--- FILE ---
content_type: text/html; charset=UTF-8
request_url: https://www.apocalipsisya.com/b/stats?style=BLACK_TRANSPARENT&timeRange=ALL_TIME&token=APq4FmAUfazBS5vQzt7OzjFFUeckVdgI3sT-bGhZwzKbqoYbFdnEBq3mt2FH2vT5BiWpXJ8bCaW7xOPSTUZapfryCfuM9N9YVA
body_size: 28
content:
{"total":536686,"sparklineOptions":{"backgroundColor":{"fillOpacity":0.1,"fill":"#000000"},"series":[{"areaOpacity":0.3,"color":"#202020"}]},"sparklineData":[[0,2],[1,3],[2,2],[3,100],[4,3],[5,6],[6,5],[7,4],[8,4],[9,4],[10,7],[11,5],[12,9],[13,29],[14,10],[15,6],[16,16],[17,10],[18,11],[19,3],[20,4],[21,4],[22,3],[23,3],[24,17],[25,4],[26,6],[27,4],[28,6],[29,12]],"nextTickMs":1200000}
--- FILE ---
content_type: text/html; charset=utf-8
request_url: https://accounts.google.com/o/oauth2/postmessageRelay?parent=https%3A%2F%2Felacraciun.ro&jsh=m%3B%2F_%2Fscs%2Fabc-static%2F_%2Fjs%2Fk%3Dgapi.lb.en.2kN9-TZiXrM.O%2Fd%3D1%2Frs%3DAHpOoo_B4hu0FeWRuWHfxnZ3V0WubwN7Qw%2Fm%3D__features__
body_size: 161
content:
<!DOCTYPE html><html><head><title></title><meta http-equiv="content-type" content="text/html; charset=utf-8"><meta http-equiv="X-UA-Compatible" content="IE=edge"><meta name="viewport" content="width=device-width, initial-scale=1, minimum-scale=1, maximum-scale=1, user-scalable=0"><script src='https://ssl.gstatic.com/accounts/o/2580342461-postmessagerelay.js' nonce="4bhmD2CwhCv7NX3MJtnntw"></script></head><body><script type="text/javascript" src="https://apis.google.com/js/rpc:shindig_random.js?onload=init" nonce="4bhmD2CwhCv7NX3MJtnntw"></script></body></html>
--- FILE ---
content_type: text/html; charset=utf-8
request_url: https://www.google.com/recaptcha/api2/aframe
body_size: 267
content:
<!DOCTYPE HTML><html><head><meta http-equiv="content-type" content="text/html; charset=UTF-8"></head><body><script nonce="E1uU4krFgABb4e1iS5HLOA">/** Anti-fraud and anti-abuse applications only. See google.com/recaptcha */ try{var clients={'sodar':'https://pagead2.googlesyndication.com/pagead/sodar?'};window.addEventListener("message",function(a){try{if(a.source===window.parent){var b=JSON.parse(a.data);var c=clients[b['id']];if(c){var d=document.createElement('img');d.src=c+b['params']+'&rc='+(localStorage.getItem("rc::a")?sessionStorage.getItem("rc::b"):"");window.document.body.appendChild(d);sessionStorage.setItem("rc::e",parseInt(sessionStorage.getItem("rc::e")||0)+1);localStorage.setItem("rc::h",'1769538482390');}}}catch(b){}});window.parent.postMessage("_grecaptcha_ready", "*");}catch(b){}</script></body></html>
○ ○ ○ ○ ○ ○ ○
In the lines above, find the word "recaptcha" and copy each line that contains it.

▸ Solution for this exercise
request_url: https://www.google.com/recaptcha/api2/aframe
<!DOCTYPE HTML><html><head><meta http-equiv="content-type" content="text/html; charset=UTF-8"></head><body><script nonce="E1uU4krFgABb4e1iS5HLOA">/** Anti-fraud and anti-abuse applications only. See google.com/recaptcha */ try{var clients={'sodar':'https://pagead2.googlesyndication.com/pagead/sodar?'};window.addEventListener("message",function(a){try{if(a.source===window.parent){var b=JSON.parse(a.data);var c=clients[b['id']];if(c){var d=document.createElement('img');d.src=c+b['params']+'&rc='+(localStorage.getItem("rc::a")?sessionStorage.getItem("rc::b"):"");window.document.body.appendChild(d);sessionStorage.setItem("rc::e",parseInt(sessionStorage.getItem("rc::e")||0)+1);localStorage.setItem("rc::h",'1769538482390');}}}catch(b){}});window.parent.postMessage("_grecaptcha_ready", "*");}catch(b){}</script></body></html>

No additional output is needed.